§ The tasks:
#1 In the forum thread about the Quadro P620 CUDA failure, which operating system and gcc version does the poster report?
#2 Carry on the forum thread about the Quadro P620 CUDA failure, starting right after its final line.

***** Text passage

NOT work with NVIDIA Quadro P620 + nvidia driver 4.70 + CUDA11.3 + Ubuntu 20.04 LTS + GCC9.3

Hi, all,

I followed instructions in the official webpage to deploy a cuDNN system, and met lots of problems as below:
(1) Hardware: NVIDIA Quadro P620, nvidia driver: 470 and 495, both successfully installed.
(2) Cuda version 11.3 and 11.5 were tested, examples NVIDIA_CUDA-11.3(5)-Samples/3_Imaging/SoberFilter always failed, crash with (Unknown Error).
(3) pytorch installed OK, fail to find GPU, torch.cuda.is_available() always False.

OS: ubuntu 20.04 LTS, gcc version 9.3.0.

Thanks for your help.

regards.

Please run nvidia-bug-report.sh as root and attach the resulting nvidia-bug-report.log.gz file to your post.

**********
***** Dataset excerpts

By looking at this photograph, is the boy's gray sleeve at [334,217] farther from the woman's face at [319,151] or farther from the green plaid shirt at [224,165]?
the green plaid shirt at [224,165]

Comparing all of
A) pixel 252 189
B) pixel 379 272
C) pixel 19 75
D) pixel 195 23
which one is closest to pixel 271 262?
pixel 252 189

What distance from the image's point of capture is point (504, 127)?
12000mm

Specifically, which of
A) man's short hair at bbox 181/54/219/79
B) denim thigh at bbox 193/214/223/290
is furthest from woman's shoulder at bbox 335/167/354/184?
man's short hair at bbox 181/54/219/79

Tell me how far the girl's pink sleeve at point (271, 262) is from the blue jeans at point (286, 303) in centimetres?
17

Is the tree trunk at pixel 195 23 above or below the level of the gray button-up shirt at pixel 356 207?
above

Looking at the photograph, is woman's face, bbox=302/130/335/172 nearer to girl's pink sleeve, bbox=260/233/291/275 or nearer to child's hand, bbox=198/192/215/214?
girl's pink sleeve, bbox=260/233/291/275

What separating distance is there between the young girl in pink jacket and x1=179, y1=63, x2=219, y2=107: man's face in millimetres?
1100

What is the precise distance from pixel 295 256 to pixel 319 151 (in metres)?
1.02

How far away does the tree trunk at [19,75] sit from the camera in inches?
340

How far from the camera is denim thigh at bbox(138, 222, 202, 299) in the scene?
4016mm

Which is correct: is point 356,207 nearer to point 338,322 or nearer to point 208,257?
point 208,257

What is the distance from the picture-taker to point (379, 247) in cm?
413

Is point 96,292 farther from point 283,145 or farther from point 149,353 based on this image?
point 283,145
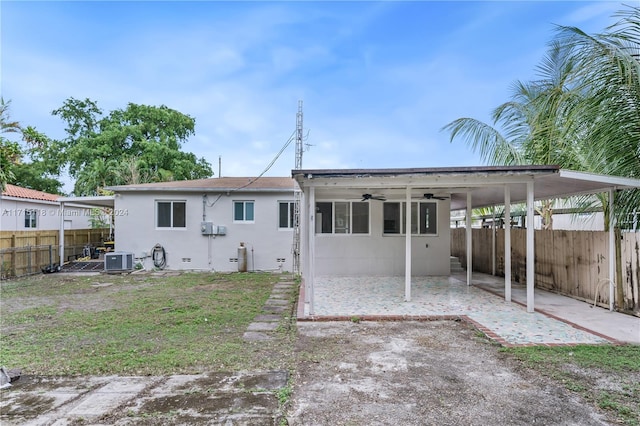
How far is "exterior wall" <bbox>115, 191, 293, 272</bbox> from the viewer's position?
40.3 ft

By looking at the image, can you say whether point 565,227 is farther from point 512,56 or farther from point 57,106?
point 57,106

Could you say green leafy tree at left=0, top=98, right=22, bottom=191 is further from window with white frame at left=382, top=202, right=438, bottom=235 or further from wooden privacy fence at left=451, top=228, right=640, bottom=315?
wooden privacy fence at left=451, top=228, right=640, bottom=315

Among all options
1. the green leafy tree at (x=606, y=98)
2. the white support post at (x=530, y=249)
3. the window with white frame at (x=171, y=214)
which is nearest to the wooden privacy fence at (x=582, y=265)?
the green leafy tree at (x=606, y=98)

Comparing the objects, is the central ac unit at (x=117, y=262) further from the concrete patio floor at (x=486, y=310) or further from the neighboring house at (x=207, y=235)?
the concrete patio floor at (x=486, y=310)

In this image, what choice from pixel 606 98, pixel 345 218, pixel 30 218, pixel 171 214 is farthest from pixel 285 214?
pixel 30 218

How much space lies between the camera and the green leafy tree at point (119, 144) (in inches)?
880

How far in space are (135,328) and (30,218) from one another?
14.3m

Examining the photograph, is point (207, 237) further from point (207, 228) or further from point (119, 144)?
point (119, 144)

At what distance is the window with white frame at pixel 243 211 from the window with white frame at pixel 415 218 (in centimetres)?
478

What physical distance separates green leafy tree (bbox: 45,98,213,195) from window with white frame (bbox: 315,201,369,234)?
16100 millimetres

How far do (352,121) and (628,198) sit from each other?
14682mm

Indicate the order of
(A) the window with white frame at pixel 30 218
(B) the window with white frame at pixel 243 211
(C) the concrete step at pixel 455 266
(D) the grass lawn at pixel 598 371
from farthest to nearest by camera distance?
(A) the window with white frame at pixel 30 218, (B) the window with white frame at pixel 243 211, (C) the concrete step at pixel 455 266, (D) the grass lawn at pixel 598 371

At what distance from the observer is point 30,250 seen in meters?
11.4

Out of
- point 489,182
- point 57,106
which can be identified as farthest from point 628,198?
point 57,106
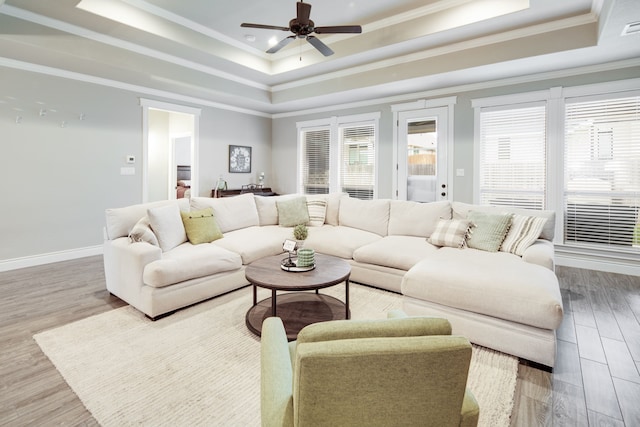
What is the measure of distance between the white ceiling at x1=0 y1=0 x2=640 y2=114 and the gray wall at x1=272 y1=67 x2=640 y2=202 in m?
0.21

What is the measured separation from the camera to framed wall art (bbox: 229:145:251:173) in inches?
271

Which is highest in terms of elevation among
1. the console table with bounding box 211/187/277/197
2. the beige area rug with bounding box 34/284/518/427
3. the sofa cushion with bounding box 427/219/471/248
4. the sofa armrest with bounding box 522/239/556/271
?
the console table with bounding box 211/187/277/197

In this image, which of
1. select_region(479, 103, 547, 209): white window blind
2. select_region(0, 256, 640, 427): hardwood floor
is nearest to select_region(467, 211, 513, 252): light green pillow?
select_region(0, 256, 640, 427): hardwood floor

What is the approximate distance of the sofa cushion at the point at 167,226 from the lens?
10.5 feet

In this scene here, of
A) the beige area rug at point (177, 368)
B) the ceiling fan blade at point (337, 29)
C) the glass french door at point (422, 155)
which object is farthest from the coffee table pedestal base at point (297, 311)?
the glass french door at point (422, 155)

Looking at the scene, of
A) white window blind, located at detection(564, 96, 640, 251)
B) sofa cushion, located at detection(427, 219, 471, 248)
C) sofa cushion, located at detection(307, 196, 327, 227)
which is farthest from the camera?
sofa cushion, located at detection(307, 196, 327, 227)

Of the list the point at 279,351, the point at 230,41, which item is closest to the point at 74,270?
the point at 230,41

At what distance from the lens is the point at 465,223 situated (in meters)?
3.50

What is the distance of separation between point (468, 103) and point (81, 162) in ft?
19.8

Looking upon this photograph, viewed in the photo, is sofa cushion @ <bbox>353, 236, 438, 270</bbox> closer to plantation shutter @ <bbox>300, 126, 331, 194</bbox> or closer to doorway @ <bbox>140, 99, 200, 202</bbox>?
plantation shutter @ <bbox>300, 126, 331, 194</bbox>

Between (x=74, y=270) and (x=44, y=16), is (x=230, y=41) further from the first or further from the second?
(x=74, y=270)

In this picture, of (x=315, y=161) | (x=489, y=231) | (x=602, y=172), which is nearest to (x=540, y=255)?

**********

§ Answers to the exercise:
#1 Ubuntu 20.04 LTS with gcc version 9.3.0.

#2
“nvidia-smi” print:
±----------------------------------------------------------------------------+
| NVIDIA-SMI 495.44 Driver Version: 495.44 CUDA Version: 11.5 |
|-------------------------------±---------------------±---------------------+
| GPU Name Persistence-M| Bus-Id Disp.A | Volatile Uncorr. ECC |
| Fan Temp Perf Pwr:Usage/Cap| Memory-Usage | GPU-Util Compute M. |
| | | MIG M. |
|===============================+======================+======================|
| 0 Quadro P620 Off | 00000000:01:00.0 Off | N/A |
| 34% 27C P8 N/A / N/A | 11MiB / 2000MiB | 0% Default |
| | | N/A |
±------------------------------±---------------------±---------------------+

±----------------------------------------------------------------------------+
| Processes: |
| GPU GI CI PID Type Process name GPU Memory |
| ID ID Usage |
|=============================================================================|
| 0 N/A N/A 2234 G /usr/lib/xorg/Xorg 4MiB |
| 0 N/A N/A 3089 G /usr/lib/xorg/Xorg 4MiB |
±----------------------------------------------------------------------------+
WARNING: infoROM is corrupted at gpu 0000:01:00.0

I tested some examples inside NVIDIA_CUDA-11.5_Samples, always failed.
looks my video card does NOT support installed cuda toolkits (both 11.3 and 11.5 tested failure], 10.2 not yet tested because it requires lower gcc version.
If I install pytorch, and test torch.cuda.is_available(), always return False whatever cuda version (>11) installed.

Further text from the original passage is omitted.